§ Do this:
Repeat the entries below exactly as they appear, with no pictures.

Data entries
***

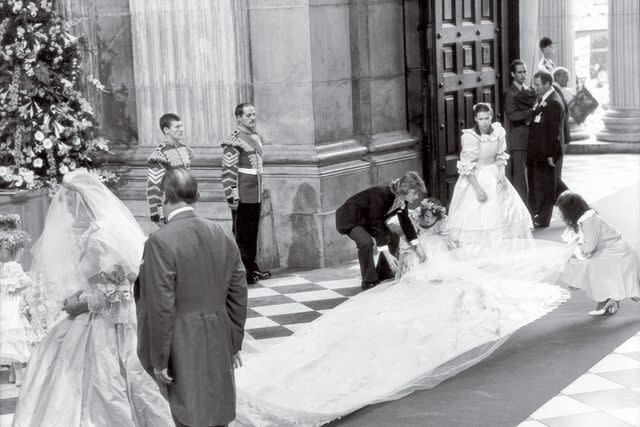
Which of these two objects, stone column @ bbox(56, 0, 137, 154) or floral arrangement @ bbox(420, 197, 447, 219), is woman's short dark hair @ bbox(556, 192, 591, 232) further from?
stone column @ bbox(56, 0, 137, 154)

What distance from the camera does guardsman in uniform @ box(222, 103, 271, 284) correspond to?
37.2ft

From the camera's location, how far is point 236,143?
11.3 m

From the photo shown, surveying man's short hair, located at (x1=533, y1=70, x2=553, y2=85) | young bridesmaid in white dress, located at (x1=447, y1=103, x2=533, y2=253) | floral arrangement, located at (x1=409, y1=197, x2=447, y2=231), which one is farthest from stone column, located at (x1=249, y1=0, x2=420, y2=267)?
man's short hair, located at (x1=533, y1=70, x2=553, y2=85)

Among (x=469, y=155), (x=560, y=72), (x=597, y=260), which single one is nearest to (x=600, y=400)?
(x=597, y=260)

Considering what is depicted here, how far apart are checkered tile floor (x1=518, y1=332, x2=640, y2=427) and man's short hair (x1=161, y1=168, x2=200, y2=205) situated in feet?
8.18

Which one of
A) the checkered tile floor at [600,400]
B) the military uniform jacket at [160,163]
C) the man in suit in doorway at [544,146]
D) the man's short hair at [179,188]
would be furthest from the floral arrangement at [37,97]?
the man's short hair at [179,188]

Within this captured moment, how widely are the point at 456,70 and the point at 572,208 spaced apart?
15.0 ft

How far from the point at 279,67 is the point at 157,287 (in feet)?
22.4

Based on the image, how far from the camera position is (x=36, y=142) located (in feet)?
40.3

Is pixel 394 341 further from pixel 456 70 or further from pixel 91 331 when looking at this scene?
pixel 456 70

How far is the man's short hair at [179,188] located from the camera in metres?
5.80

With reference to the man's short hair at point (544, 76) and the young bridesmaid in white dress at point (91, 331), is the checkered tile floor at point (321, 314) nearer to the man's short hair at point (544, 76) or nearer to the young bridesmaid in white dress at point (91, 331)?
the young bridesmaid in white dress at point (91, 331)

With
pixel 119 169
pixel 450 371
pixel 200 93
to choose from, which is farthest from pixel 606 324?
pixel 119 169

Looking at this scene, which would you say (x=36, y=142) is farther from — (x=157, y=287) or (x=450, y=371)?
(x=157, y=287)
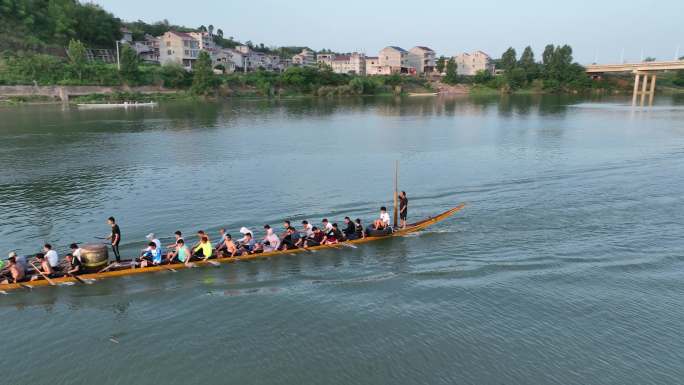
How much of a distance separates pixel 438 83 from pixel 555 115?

***

§ Response to this exercise:
Which of these two objects, stone column @ bbox(56, 0, 137, 154) or floral arrangement @ bbox(420, 197, 447, 219), is woman's short dark hair @ bbox(556, 192, 591, 232) further from?
stone column @ bbox(56, 0, 137, 154)

What distance from the camera does guardsman in uniform @ box(222, 103, 271, 284) correspond to?
37.2ft

From the camera's location, how far is point 236,143?
11.3 m

From the photo shown, surveying man's short hair, located at (x1=533, y1=70, x2=553, y2=85) | young bridesmaid in white dress, located at (x1=447, y1=103, x2=533, y2=253) | floral arrangement, located at (x1=409, y1=197, x2=447, y2=231), which one is farthest from stone column, located at (x1=249, y1=0, x2=420, y2=267)?
man's short hair, located at (x1=533, y1=70, x2=553, y2=85)

Among (x=469, y=155), (x=560, y=72), (x=597, y=260), which single one is nearest to (x=600, y=400)?
(x=597, y=260)

Considering what is depicted here, how far apart are checkered tile floor (x1=518, y1=332, x2=640, y2=427) and man's short hair (x1=161, y1=168, x2=200, y2=205) situated in feet?
8.18

Which one of
A) the checkered tile floor at [600,400]
B) the military uniform jacket at [160,163]
C) the man in suit in doorway at [544,146]
D) the man's short hair at [179,188]
would be furthest from the floral arrangement at [37,97]?
the man's short hair at [179,188]

Within this captured moment, how widely are the point at 456,70 and the point at 572,208 spaced apart?
15.0 ft

How far from the point at 279,67 is the point at 157,287 (in feet)?
22.4

Based on the image, how far from the camera position is (x=36, y=142) located (in feet)?
40.3

Is pixel 394 341 further from pixel 456 70 or further from pixel 91 331 when looking at this scene?
pixel 456 70

How far is the man's short hair at [179,188] located from the camera in metres?
5.80

With reference to the man's short hair at point (544, 76) and the young bridesmaid in white dress at point (91, 331), is the checkered tile floor at point (321, 314) nearer to the man's short hair at point (544, 76) or nearer to the young bridesmaid in white dress at point (91, 331)?
the young bridesmaid in white dress at point (91, 331)

With
pixel 119 169
pixel 450 371
pixel 200 93
to choose from, which is farthest from pixel 606 324?
pixel 119 169

Looking at this scene, which would you say (x=36, y=142) is farther from — (x=157, y=287) or (x=450, y=371)?
(x=157, y=287)
How much of a distance separates pixel 438 83 from pixel 555 115?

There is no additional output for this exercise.